Access may only be restricted or limited in the following instances relating to (i) national security; (ii) privacy and confidentiality relating to the data on human subjects and other personal data; (iii) trade secrets and intellectual property rights, usually derived from engagement(s) with private enterprise; (iv) protection of rare, threatened or endangered species; and (v) data under consideration in legal action(s) (Organisation for Economic Co-operation and Development, 2007). If data is to be disposed then files should be deleted after they have fulfilled their purpose.

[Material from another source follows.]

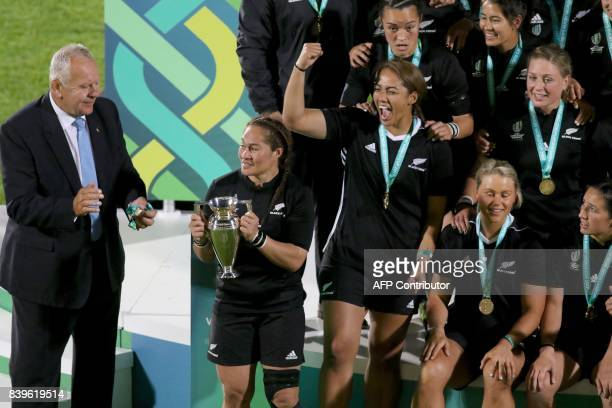 New Zealand's captain Fiao'o Faamausili receives the cup from Chairman of world rugby, Bill Beaumont as New Zealand's players celebrate their victory...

The research data management lifecycle achieves increasing levels of complexity when large data volumes are involved. Large data volumes are synonymous with big data commonly associated with the usage of dedicated large research infrastructure facilities, such as GRIs, that require multinational investments and are utilised by large collaborative networks (Bicarregui et al., 2013). One of the key challenges in managing big data includes the undisciplined and unstructured manner in which disparate data is generated, mined and managed by a variety of independent researchers. Such anarchy requires a governmental and inter-governmental policy framework to guide the generation, preservation, storage, access and re-use of large data volumes (Bicarregui et al., 2013). Such a policy framework would also address key issues such as (i) ownership of data; (ii) open data; (iii) disposal of data; (iv) data mining; (v) data security, amongst others. Ownership is a rather sensitive topic—in a number of instances, where the research was funded with public funds. The common practice by public funders is to ensure, through the Conditions of Grant, that scientific data is made universally available for research purposes. This practice of open access aims to improve and maximise access to and re-use of research data, including its verification. Linked to general data release is an ethical dilemma which must be explicitly defined along with mitigation steps in a policy framework. The ethical dilemma links to the process of data mining, otherwise termed knowledge discovery in databases, which forms part of the knowledge discovery process. Data mining relates to the extraction of potentially useful, yet unidentified, information from large volumes of data that reside in different databases (Singh & Swaroop, 2013). This is particularly useful in research relating to national defence and security initiatives. The challenge that arises when personal and/or sensitive data is accessed for analysis and publication as this violates the privacy of individuals whose data is referred to. Methodological and/or statistical approaches must, therefore, be employed to ensure privacy and security of personal information in the data mining process (Singh & Swaroop, 2013) (Fig. 7.2).